Burn Country
An Afghan refugee (Dominic Rains) who has found asylum in a small Northern California town gets caught up in backwoods crime in this intriguingly moody, slow-burning mystery thriller
An Afghan refugee (Dominic Rains) who has found asylum in a small Northern California town gets caught up in backwoods crime in this intriguingly moody, slow-burning mystery thriller.
Back in Afghanistan, Rains was a fixer and interpreter, translating the local culture for an American correspondent (Thomas Jay Ryan). Now he is living as the guest of Ryan’s weary police officer mom (a typically superb Melissa Leo) and is very much a fish out of water.

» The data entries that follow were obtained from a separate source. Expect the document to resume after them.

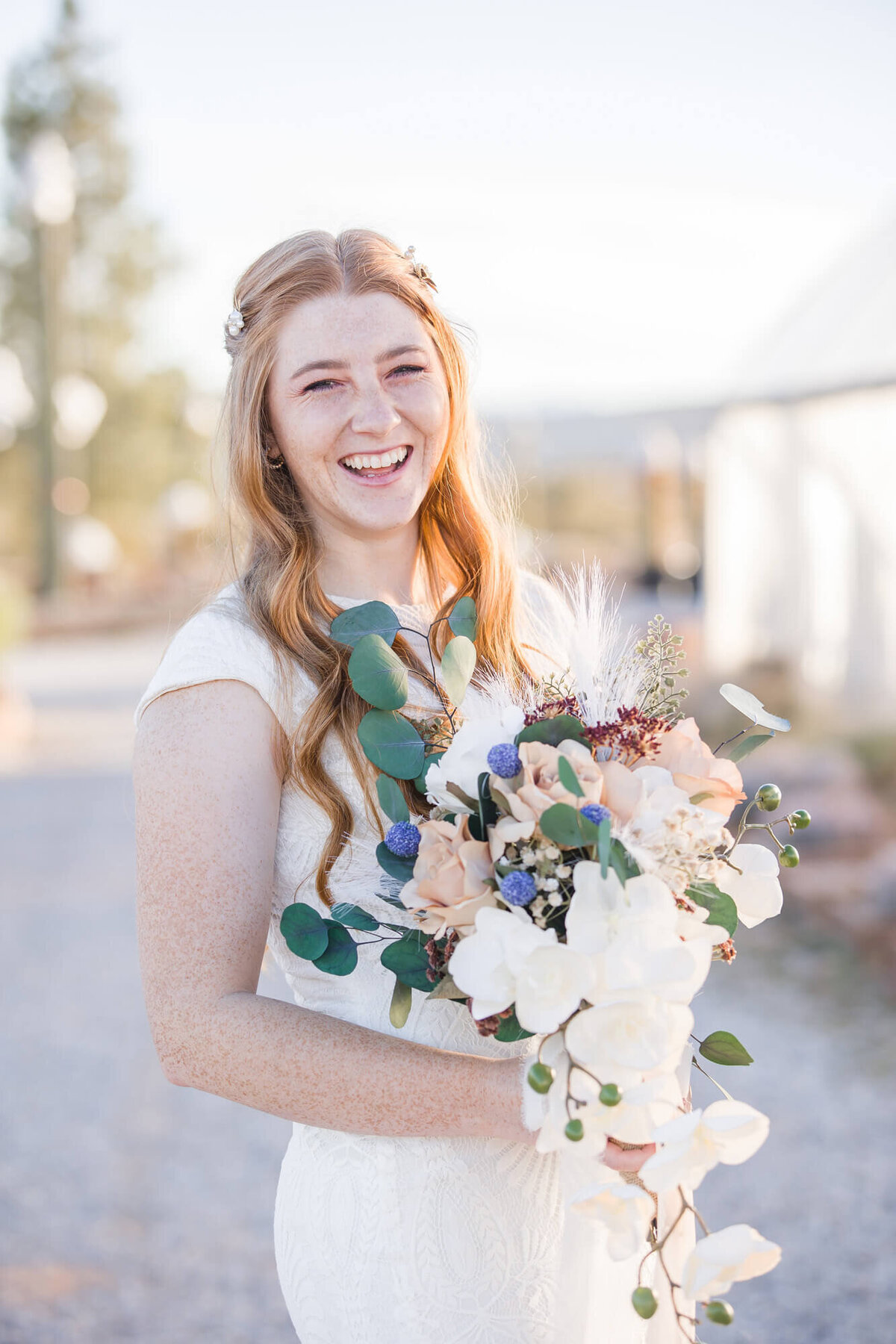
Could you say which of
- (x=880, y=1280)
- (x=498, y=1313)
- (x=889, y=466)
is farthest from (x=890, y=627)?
(x=498, y=1313)

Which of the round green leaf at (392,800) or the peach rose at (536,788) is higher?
the peach rose at (536,788)

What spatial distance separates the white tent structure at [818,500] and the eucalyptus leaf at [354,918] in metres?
7.52

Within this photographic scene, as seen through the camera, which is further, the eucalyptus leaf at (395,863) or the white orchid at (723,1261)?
the eucalyptus leaf at (395,863)

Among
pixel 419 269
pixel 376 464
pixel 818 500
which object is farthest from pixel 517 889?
pixel 818 500

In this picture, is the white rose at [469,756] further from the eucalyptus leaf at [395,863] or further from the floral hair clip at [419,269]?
the floral hair clip at [419,269]

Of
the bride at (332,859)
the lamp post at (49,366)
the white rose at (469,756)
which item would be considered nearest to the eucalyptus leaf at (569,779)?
the white rose at (469,756)

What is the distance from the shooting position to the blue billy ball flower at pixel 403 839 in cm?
132

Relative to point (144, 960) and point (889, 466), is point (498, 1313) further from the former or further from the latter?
point (889, 466)

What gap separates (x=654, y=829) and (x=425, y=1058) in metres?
0.42

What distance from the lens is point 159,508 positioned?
26594 millimetres

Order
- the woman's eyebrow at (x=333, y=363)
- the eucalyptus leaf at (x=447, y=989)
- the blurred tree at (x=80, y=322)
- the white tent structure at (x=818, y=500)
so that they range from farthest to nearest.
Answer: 1. the blurred tree at (x=80, y=322)
2. the white tent structure at (x=818, y=500)
3. the woman's eyebrow at (x=333, y=363)
4. the eucalyptus leaf at (x=447, y=989)

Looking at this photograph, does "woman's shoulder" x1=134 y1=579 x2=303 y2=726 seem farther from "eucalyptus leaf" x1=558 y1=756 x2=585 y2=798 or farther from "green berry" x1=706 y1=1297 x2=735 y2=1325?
"green berry" x1=706 y1=1297 x2=735 y2=1325

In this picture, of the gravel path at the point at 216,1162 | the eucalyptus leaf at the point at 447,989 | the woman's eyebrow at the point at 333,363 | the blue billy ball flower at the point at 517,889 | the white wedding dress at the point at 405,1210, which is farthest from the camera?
the gravel path at the point at 216,1162

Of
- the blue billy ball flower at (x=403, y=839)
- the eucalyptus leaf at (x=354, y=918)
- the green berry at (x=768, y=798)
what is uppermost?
the green berry at (x=768, y=798)
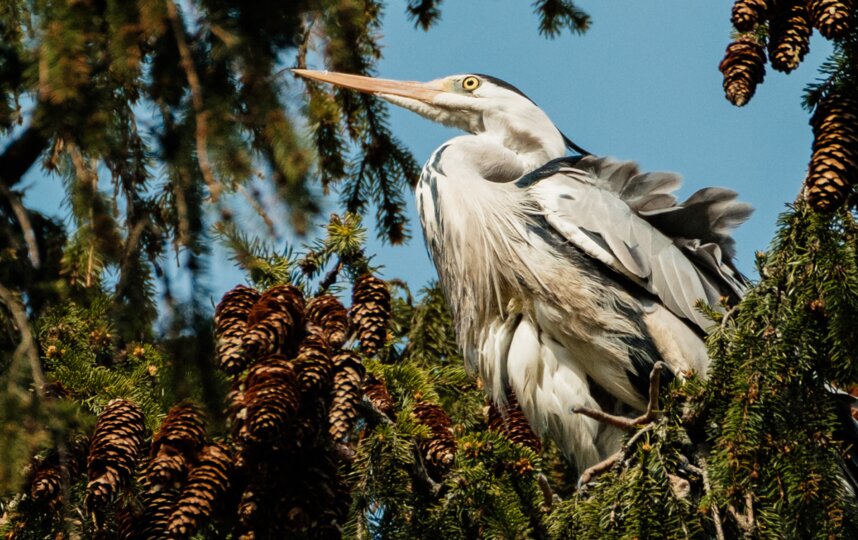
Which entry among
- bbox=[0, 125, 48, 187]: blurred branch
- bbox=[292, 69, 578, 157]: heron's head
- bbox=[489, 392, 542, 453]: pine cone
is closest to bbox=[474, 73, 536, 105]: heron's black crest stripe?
bbox=[292, 69, 578, 157]: heron's head

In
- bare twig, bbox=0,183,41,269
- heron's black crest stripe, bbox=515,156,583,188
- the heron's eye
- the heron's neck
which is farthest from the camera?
the heron's eye

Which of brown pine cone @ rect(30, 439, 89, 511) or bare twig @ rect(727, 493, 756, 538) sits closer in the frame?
bare twig @ rect(727, 493, 756, 538)

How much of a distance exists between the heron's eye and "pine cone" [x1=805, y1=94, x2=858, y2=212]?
243 cm

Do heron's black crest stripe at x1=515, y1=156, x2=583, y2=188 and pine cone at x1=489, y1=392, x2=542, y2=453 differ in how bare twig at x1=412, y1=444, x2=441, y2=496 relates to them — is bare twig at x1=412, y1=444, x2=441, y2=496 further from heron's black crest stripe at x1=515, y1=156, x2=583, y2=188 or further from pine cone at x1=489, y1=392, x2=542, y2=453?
heron's black crest stripe at x1=515, y1=156, x2=583, y2=188

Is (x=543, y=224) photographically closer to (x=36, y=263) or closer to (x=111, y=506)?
(x=111, y=506)

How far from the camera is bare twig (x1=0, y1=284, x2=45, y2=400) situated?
1.68m

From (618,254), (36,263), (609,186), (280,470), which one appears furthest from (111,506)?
(609,186)

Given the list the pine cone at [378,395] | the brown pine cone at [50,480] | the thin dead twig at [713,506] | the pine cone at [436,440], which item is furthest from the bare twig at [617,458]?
the brown pine cone at [50,480]

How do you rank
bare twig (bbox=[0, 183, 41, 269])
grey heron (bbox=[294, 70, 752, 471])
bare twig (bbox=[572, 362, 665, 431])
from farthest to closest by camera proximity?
grey heron (bbox=[294, 70, 752, 471]), bare twig (bbox=[572, 362, 665, 431]), bare twig (bbox=[0, 183, 41, 269])

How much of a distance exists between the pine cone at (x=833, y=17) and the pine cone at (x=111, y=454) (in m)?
1.76

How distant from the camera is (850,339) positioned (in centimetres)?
214

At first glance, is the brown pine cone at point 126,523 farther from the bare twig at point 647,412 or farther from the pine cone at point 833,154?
the pine cone at point 833,154

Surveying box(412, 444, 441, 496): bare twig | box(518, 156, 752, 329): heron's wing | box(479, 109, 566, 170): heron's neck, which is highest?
box(479, 109, 566, 170): heron's neck

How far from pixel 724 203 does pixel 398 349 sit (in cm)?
132
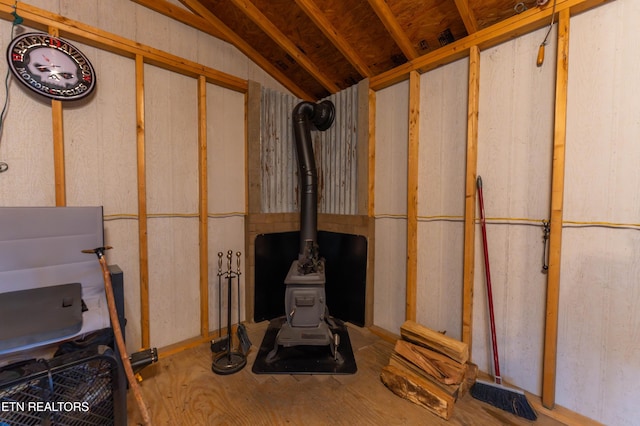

At home, he was an expert at reading sometimes dangerous signals, but in the US he finds himself increasingly flummoxed by his new environment, both when it comes to jobs and his love life, with a free-spirited actress (Rachel Brosnahan) giving him mixed signals.
However, his chronic bafflement looks as though it will lead him into real trouble after he takes it on himself to solve a hit-and-run death, a crime that appears to involve his shiftless new pal, played with flamboyant eccentricity by James Franco.
The film frustratingly leaves loose ends dangling, as director Ian Olds is really more interested in the local characters rather than the mystery, whether provided by Brosnahan’s wacky troupe of avant-garde actors or the furtive neighbourhood crime family. However, Rains' wide-eyed encounters with his strange new world keeps us engaged to the end.